**PROBLEM**
Copy out each of the following entries word for word, with no changes.
Begin SUPPLIED MATERIAL
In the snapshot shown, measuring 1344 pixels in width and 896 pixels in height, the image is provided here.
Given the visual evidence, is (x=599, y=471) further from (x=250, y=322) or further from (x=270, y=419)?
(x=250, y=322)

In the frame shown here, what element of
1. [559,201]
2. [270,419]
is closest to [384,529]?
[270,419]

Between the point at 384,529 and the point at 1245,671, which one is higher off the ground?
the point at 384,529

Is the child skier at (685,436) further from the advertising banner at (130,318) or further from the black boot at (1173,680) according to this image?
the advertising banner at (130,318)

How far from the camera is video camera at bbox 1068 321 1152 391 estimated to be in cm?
End SUPPLIED MATERIAL
**THE RESULT**
In the snapshot shown, measuring 1344 pixels in width and 896 pixels in height, the image is provided here.
Given the visual evidence, is (x=599, y=471) further from (x=250, y=322) or further from (x=270, y=419)?
(x=250, y=322)

In the frame shown here, what element of
1. [559,201]
2. [270,419]
is closest to [384,529]?
[270,419]

Between the point at 384,529 and the point at 1245,671, which one is higher off the ground?
the point at 384,529

Is the child skier at (685,436) further from the advertising banner at (130,318) or further from the black boot at (1173,680) according to this image?
the advertising banner at (130,318)

How far from the camera is video camera at bbox 1068 321 1152 391 estimated to be in cm?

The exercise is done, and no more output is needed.